### TASK OBJECTIVE
Look for "How much distance" in the records below, then copy that line and every line after it, exactly and with nothing added.

### RECORD SET
━━━━━━━━

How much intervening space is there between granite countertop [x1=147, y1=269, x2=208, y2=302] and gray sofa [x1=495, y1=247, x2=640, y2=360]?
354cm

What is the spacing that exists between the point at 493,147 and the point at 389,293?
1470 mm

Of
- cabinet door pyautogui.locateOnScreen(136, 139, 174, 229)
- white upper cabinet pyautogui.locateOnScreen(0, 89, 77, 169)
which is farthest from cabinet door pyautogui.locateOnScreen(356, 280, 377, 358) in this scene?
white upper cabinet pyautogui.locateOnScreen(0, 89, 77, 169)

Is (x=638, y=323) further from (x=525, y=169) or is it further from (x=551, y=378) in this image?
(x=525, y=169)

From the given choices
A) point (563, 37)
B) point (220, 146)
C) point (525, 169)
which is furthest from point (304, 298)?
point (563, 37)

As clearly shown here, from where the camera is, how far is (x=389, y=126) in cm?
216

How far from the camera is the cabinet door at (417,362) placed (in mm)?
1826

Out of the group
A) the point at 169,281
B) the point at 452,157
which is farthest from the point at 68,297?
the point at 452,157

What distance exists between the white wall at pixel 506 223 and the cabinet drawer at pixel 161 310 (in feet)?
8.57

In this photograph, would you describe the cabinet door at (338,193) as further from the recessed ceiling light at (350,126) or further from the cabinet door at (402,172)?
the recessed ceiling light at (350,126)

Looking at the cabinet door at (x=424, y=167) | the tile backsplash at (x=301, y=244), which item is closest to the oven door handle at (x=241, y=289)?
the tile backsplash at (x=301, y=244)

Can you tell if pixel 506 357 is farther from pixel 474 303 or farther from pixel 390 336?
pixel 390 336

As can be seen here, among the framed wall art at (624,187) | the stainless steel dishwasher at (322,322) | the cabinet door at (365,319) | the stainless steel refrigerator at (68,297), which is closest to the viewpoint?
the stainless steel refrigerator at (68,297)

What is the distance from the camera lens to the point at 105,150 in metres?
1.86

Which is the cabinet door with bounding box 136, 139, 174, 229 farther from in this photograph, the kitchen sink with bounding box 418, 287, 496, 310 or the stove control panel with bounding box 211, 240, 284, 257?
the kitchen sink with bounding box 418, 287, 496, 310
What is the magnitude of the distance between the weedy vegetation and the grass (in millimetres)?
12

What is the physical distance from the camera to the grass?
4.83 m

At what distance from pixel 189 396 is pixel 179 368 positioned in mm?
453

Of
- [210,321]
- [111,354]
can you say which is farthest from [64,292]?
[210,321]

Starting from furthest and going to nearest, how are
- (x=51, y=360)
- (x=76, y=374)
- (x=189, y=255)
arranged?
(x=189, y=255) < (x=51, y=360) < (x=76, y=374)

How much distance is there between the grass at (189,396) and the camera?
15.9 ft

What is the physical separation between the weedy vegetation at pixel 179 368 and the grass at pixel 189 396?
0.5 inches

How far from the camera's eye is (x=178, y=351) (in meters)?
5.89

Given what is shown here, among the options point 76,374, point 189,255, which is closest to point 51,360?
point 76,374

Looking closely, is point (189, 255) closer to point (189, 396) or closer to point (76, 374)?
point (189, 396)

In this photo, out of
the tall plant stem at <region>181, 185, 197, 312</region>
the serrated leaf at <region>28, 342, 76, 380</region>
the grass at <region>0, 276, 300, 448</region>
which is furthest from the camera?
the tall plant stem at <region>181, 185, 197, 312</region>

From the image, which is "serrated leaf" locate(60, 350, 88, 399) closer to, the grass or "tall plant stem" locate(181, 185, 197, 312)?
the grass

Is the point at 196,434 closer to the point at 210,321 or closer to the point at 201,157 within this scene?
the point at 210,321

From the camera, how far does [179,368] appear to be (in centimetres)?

━━━━━━━━

### ANSWER TO THE EXERCISE
How much distance is there between the grass at (189,396) and the camera?
15.9 ft

What is the physical separation between the weedy vegetation at pixel 179 368 and the grass at pixel 189 396?
0.5 inches

How far from the camera's eye is (x=178, y=351) (in meters)?
5.89

Given what is shown here, among the options point 76,374, point 189,255, which is closest to point 51,360?
point 76,374

Looking closely, is point (189, 255) closer to point (189, 396) or closer to point (76, 374)?
point (189, 396)

In this photo, out of
the tall plant stem at <region>181, 185, 197, 312</region>
the serrated leaf at <region>28, 342, 76, 380</region>
the grass at <region>0, 276, 300, 448</region>
which is furthest from the camera?
the tall plant stem at <region>181, 185, 197, 312</region>

From the image, which is "serrated leaf" locate(60, 350, 88, 399) closer to, the grass or "tall plant stem" locate(181, 185, 197, 312)?
the grass

Is the point at 196,434 closer to the point at 210,321 or closer to the point at 201,157 within this scene?
the point at 210,321

From the camera, how far does [179,368] appear to be (in centimetres)?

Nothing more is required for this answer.